Misannotation in the GTDB226 Ref Database

Hi,

Apologies in advance for the long post. So I recently tried the GTDB226 classifier for the PacBio 16S full-length data. I am using the qiime2-amplicon-2025.7 version. Based on this reference - https://forum.qiime2.org/t/how-to-train-a-gtdb-ssu-classifier-using-rescript/25725, I generated the GTDB226 reference database that is compatible with the qiime2-amplicon-2025.7 version.

After I generated the data, I noticed around 697 ASVs that were only classified as “d__Bacteria”. I am not very surprised but there is this one ASV 8559b4a519962a4a022d270379a16656 that had an overall abundance of around 72,000 reads across all the samples. Its length is 1,434 bases.

When I BLASTed the sequence with the core-nt database, the sequence came up to be genus Akkermansia. So, I was confused why this sequence was not even getting annotated to the genus or family level. I investigated within the reference database and found that there are two identical sequences within the GTDB 226 reference database -

  1. RS_GCF_002885135.1~NZ_PJKM01000003.1 d__Bacteria;p__Verrucomicrobiota;c__Verrucomicrobiia;o__Verrucomicrobiales;f__Akkermansiaceae;g__Akkermansia;s__Akkermansia massiliensis [location=109183..110691] [ssu_len=1509] [contig_len=357201]
  2. GB_GCA_937980385.1~CALJPV010000086.1 d__Bacteria;p__Actinomycetota;c__Coriobacteriia;o__Coriobacteriales;f__Coriobacteriaceae;g__Collinsella;s__Collinsella sp937980385 [location=5203..6711] [ssu_len=1509] [contig_len=7155]
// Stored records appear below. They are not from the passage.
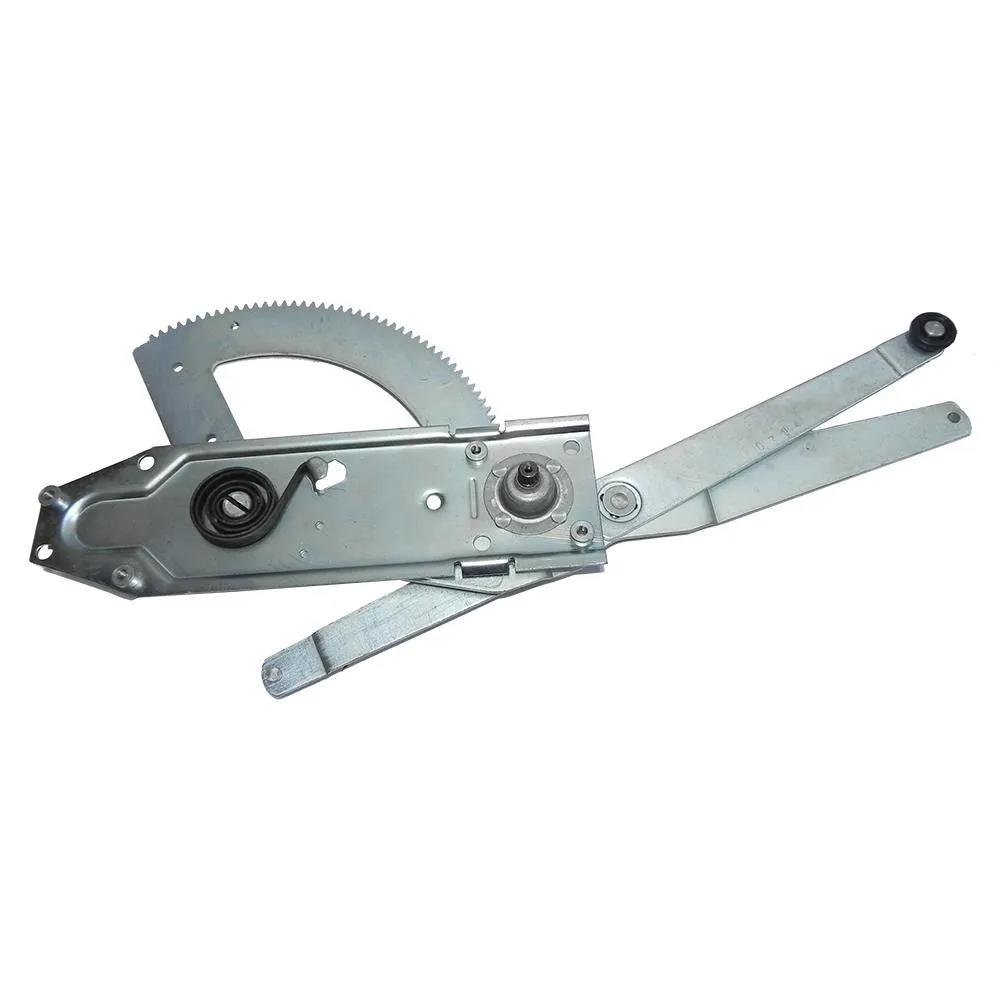 Maquina Vidro Caminhão Scania 112 Lado Direito - 296429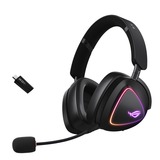 ROG Delta II casque gaming over-ear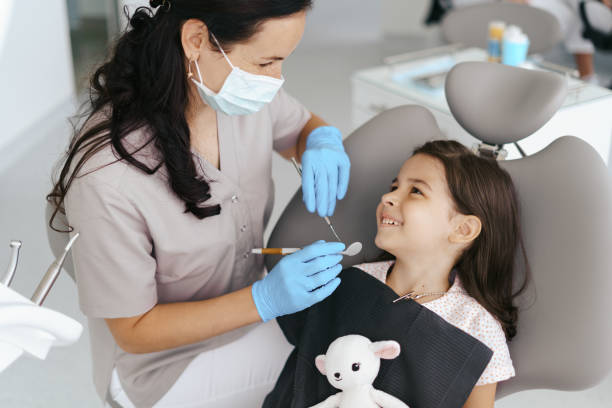 Best Tooth Infection Emergency Dentist  in Belington, WV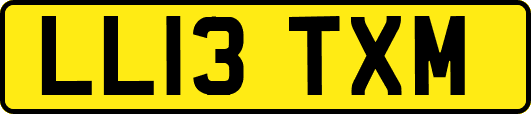 LL13TXM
Both these sequences are 100% identical to the ASV reference sequence I had. It is pretty clear that because there are two identical sequences in the database, and that too belonging to different phyla, the classifier is getting confused and not calling it altogether. Also, the d__Bacteria;p__Actinomycetota;c__Coriobacteriia;o__Coriobacteriales;f__Coriobacteriaceae;g__Collinsella;s__Collinsella sp937980385 seems like a MAG based annotation and not a reliable one. I believe this reference should be removed from the GTDB226 database.
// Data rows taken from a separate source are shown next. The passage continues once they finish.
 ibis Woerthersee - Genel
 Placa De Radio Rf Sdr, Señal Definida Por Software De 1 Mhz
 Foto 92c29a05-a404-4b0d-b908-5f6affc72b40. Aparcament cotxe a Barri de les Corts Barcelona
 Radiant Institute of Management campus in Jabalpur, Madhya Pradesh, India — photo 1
I also raised this issue on the QIIME2 forum - QIIME2-amplicon-2025.7 16S PacBio classification issues/discussion - Technical Support - QIIME 2 Forum

Please let me know if my understanding is correct. Thank you.

1 Like

Hi,

Thank you for your email. Unfortunately, the 16S rRNA sequence provided on the GTDB FTP site are not QC’ed in any manner. This means one should expect such errors to exist as incorrect binning of 16S sequence is not uncommon. We are working on a tool to QC large marker gene DBs that will address this issue, but this is several months away from being completed. In the meantime, you might consider using a 3rd party 16S DB with GTDB annotations such as provided by IDTAXA: DECIPHER - Downloads.

Cheers,
Donovan

1 Like

Hi Donovan,

Thank you for your response. Based on the checks we did, would it be safe to remove the GB_GCA_937980385.1~CALJPV010000086.1 annotation? I ask this because :-

  1. The sequences are exactly identical.
  2. We expect Akkermansia in the environment we are trying to analyze.
  3. When we NCBI BLAST the representative sequence, it does not even match with the phylum Actinomycetota.

Thank you.

Hi. Yes, but you should fully expect that there are other misclassified 16S sequences.
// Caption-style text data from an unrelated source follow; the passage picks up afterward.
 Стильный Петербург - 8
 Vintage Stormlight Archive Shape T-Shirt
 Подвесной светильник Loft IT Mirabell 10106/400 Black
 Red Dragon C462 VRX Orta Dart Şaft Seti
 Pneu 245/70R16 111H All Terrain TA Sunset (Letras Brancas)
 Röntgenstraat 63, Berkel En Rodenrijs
Yes, I totally understand that. All the sequences that were not annotated to even phylum level, I BLAST them against the core_nt database. That gives me a slight understanding of whether we are missing something big. Most of the times, the unannotated sequences are uncultured bacterium or host sequences. Taking this one sequence at a time. :grinning_face: Thank you for your support.